Rows from a spatial reasoning dataset
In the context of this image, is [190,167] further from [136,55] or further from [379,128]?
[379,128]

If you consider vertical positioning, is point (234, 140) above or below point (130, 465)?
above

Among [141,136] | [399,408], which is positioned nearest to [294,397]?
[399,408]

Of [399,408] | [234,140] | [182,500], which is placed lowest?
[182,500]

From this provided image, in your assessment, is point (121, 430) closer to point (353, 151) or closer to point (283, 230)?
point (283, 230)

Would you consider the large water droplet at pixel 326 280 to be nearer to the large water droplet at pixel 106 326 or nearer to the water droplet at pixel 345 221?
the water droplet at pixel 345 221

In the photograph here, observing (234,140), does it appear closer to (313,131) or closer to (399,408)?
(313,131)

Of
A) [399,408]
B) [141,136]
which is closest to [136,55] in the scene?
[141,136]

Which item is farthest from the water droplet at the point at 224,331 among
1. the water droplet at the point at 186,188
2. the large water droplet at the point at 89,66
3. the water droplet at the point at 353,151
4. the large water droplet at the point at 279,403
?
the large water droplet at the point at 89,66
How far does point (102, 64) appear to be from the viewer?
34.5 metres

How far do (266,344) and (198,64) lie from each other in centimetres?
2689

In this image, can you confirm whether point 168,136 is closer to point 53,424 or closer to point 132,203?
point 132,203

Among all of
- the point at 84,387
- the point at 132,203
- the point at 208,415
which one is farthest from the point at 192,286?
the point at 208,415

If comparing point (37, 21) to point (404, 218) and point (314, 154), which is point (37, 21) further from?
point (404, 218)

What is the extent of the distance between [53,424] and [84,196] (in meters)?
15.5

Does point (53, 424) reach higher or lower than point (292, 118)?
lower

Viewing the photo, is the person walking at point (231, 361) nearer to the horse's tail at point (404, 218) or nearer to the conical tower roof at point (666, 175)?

**Written task:** Copy the data from the line containing "In the photograph" through the end, replacing "closer to" with "nearer to" and leaving everything else unchanged.

**Expected answer:**
In the photograph here, observing (234,140), does it appear nearer to (313,131) or nearer to (399,408)?
(313,131)

Of
A) [399,408]
B) [141,136]
which is closest to [136,55] in the scene?
[141,136]

Which item is farthest from the water droplet at the point at 224,331 among
1. the water droplet at the point at 186,188
2. the large water droplet at the point at 89,66
3. the water droplet at the point at 353,151
4. the large water droplet at the point at 279,403
?
the large water droplet at the point at 89,66
How far does point (102, 64) appear to be from the viewer?
34.5 metres

How far do (266,344) and (198,64) lie from each other in centimetres?
2689

In this image, can you confirm whether point 168,136 is nearer to point 53,424 or nearer to point 132,203?
point 132,203

Among all of
- the point at 84,387
- the point at 132,203
- the point at 208,415
which one is farthest from the point at 192,286?
the point at 208,415

If comparing point (37, 21) to point (404, 218) and point (314, 154), which is point (37, 21) further from?
point (404, 218)

What is the extent of the distance between [53,424] and [84,196] (in meters)?
15.5

Does point (53, 424) reach higher or lower than point (292, 118)?
lower

Viewing the photo, is the person walking at point (231, 361) nearer to the horse's tail at point (404, 218) or nearer to the conical tower roof at point (666, 175)?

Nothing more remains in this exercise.